Bitcoin’s typical cycle sees the coin hit a high the year after its halving, only to plunge by 70-80% the following year. Experts this year have disagreed about how the coin will behave after it hit an all-time high in 2024, ahead of its halving, bucking the previous trend.
“As the four-year anniversary of this fourth cycle is upon us, traders wish to apply the historical pattern and forecast an end to this bull run,” wrote former BitMEX boss Hayes.
“They apply this rule without understanding why it worked in the past,” he added. “And without this historical understanding, they miss why it will fail this time.”
Hayes, who received a pardon from U.S. President Donald Trump this year after failing to operate an anti-money laundering program at his crypto exchange, argued that the Fed cutting interest rates and China not wanting to hinder “global fiat credit growth” will benefit digital assets.

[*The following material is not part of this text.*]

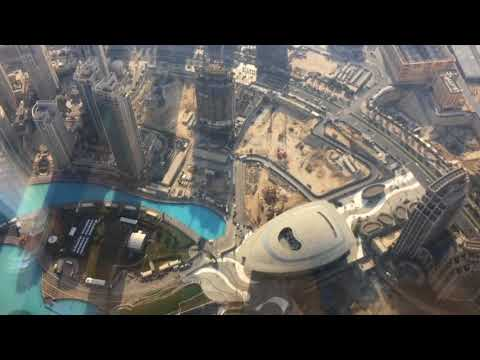 Burj Khalifa   An Outstanding View over Dubai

Lower interest rates means more cash flowing around the economy. Bitcoin and other cryptocurrencies have typically performed well—along with stocks—in a low-interest rate environment.
President Trump has piled pressure onto Federal Reserve Chair Jerome Powell to cut interest rates—and quickly—which he did in September for the first time in 2025.
“In the U.S., newly elected President Trump wants to run the economy hot. He routinely speaks about America growing in order to reduce its debt load,” wrote Hayes. “He lambasts the Fed for a too-tight monetary supply. His desire is generating action. The Fed resumed cutting interest rates in September even though inflation is above its own target.”
“Listen to our monetary masters in Washington and Beijing,” Hayes continued. “They clearly state that money shall be cheaper and more plentiful. Therefore, Bitcoin continues to rise in anticipation of this highly probable future.”
Experts have been torn on what Bitcoin will do this time around. Some analysts—including blockchain data firm CoinGlass—have argued that the top price for the coin looks like it is in, and that Bitcoin is behaving now like it did in previous cycles.
But the approval of spot Bitcoin ETFs last year may have thrown a wrench into the traditional cycle, generating new highs both before and after the last halving, experts told Decrypt. An increased money supply will ultimately benefit “risk-on” assets like Bitcoin, others said.
Gabe Selby, head of research at CF Benchmarks, told Decrypt that the current cycle remains undervalued by 20–50% relative to liquidity conditions.
“Despite near-term volatility tied to Fed policy recalibration and dollar weakness, our model suggests a sustained reflationary impulse will persist as monetary easing broadens across advanced economies in 2026,” he said.
Meanwhile, Kaiko Senior Research Analyst Adam McCarthy told Decrypt: “Crypto is 16 years old. You can’t figure out a pattern for an asset that young.”